As the media calls came in, Farid referred them to Dressel. “This helped the reporters take me seriously, and I never felt like they questioned my credibility because this was only undergraduate research,” says Dressel, “but I am not surprised it resonated so strongly with the public. When people hear there is a technology that isn’t trustworthy, they pay attention.”

“We have, over the past few decades, unleashed technology on the world without fully comprehending its negative effects,” says Farid. “Julia brought a combination of strong mathematical and computing skills with a deep understanding and caring of the underlying sociological issues together to carry out her research. I am sure that her work will have an impact on the conversation regarding the wisdom and fairness of relying on computer algorithms to make decisions in the criminal justice system and other arenas.”

“Our research suggests that age and total number of previous convictions are the two most predictive criteria of recidivism used by COMPAS,” Dressel says. “The software is only moderately accurate so it makes lots of mistakes.
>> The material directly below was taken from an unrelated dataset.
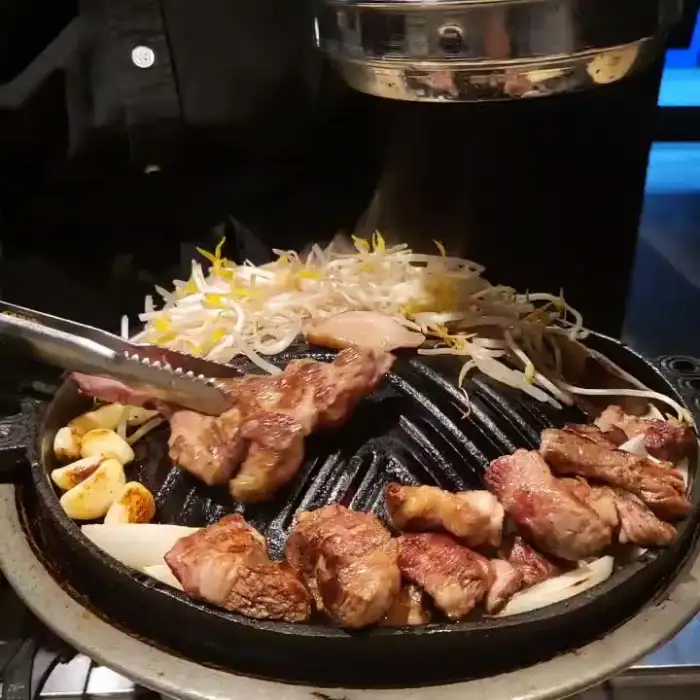 다양한 부위의 양고기와 숙주나물이 철판 위에서 익어가는 모습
“On a national scale, black people are more likely to have prior crimes on their record than white people, thus black defendants in general are more likely to be classified as medium or high risk. Mathematically, this means that the false positive rate is higher for black defendants than white defendants, leading to racial bias in recidivism prediction,” she says. “This is the perfect example of how technology can reinforce existing systematic inequalities.”
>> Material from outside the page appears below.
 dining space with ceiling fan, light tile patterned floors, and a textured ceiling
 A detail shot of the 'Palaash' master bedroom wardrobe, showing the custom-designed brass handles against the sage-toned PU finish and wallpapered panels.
Dressel says that that her research might not have happened without her background in women’s, gender, and sexuality studies. “Taking those classes helped me understand how to think about problems that affect individuals and how to think critically about the ways that any sort of bias manifests itself,” she says. “This particular thesis happened because of ways that I have been taught at Dartmouth to think about problems that are affecting our society.”

Since graduating last year, Dressel has been working as a software engineer at Apple in California. “I am currently enjoying how much I am learning at Apple, but I am definitely interested in pursuing a career in criminal justice reform. My future may include graduate studies in software engineering or criminal justice or both,” she says.